— begin Selection —
To support this, `parts` request objects may include a `want_digest` value, which is expected to be a list of digest
algorithms in the same format of the `Want-Digest` HTTP header specified by [RFC-3230](https://tools.ietf.org/html/rfc3230).

Any cryptographically secure digest algorithm [registered with IANA](https://www.iana.org/assignments/http-dig-alg/http-dig-alg.xhtml)
via the process outlined in [RFC-3230](https://tools.ietf.org/html/rfc3230) may be specified in `want_digest`. Algorithms
considered cryptographically insecure, including `MD5` and `SHA-1`, should not be accepted. Namely, `contentMD5` is
**not** an accepted value of `want_digest`.

If one or more digest algorithms with non-zero q-value is specified in `want_digest`, clients *should* select a favored
supported algorithm, calculate the part digest using that algorithm, and send it when uploading the part using the `Digest` HTTP
header as specified by [RFC-3230 section 4.3.1](https://tools.ietf.org/html/rfc3230#section-4.3.1).
— end Selection —
— begin Data —
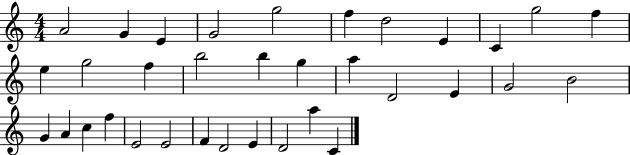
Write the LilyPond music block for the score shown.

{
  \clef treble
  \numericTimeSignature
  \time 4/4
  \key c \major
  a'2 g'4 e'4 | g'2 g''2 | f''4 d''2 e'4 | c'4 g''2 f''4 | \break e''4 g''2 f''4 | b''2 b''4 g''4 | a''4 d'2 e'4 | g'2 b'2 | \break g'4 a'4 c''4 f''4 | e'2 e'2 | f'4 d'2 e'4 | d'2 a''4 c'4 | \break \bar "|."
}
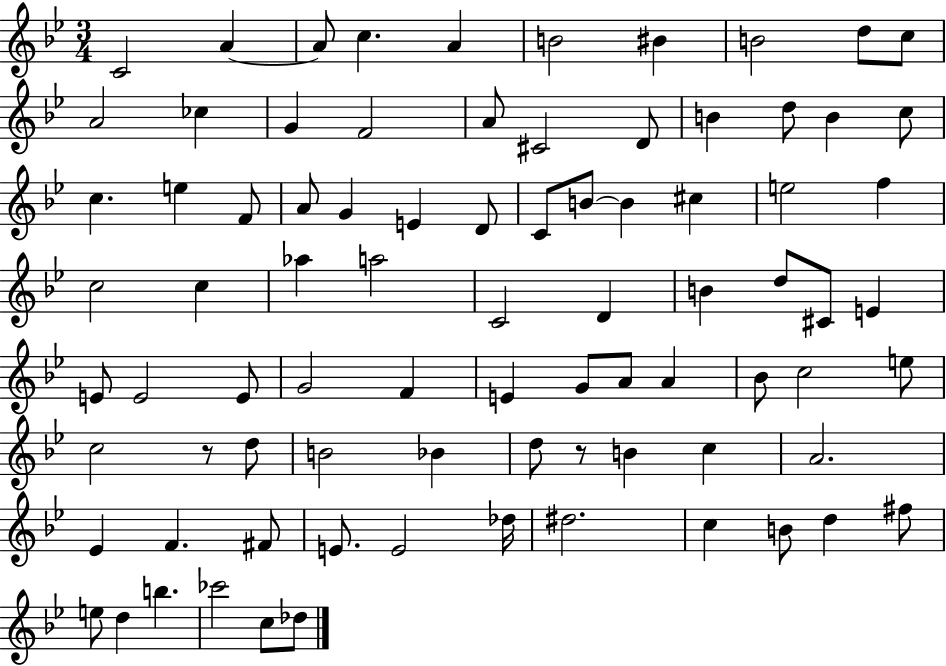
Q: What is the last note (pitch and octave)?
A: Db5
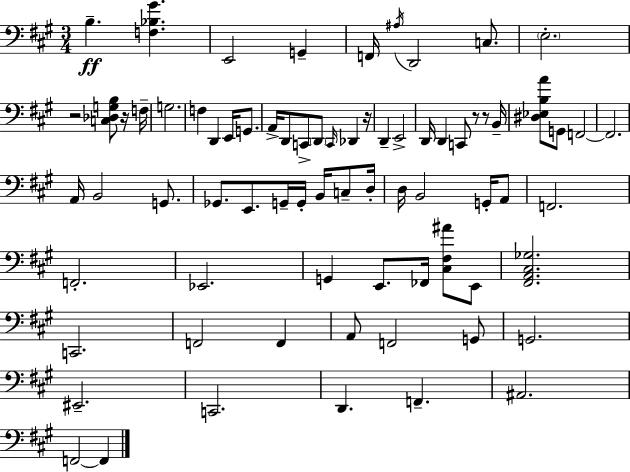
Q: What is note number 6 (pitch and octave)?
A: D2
— end Data —
— begin Data —
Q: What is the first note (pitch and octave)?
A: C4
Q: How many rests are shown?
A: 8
— end Data —
— begin Data —
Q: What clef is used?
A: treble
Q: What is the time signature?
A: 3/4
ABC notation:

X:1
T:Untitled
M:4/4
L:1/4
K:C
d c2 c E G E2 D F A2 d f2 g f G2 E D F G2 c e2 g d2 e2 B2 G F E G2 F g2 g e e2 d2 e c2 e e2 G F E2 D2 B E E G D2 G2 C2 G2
— end Data —
Short exercise A =
Condense the paragraph of the digest-algorithm text above that begins "Any cryptographically secure digest algorithm" into a short bulleted list, keeping its main facts.
Short exercise B =
Extend the text on `want_digest` digest algorithms above, picking up right after its final sentence.

Output A =
- `want_digest` may specify any cryptographically secure digest algorithm registered with IANA through the RFC-3230 process.
- Algorithms considered cryptographically insecure, such as `MD5` and `SHA-1`, should not be accepted.
- `contentMD5` is therefore not an accepted value of `want_digest`.

Output B =
While clients may include the part digest calculated using more than one algorithm, this is typically not required and
should be avoided.

Note that if `want_digest` is specified but the client cannot support any of the requested algorithms, the client may
still choose to continue uploading parts without sending a `Digest` header. However, the storage server may choose
to reject the request in such cases.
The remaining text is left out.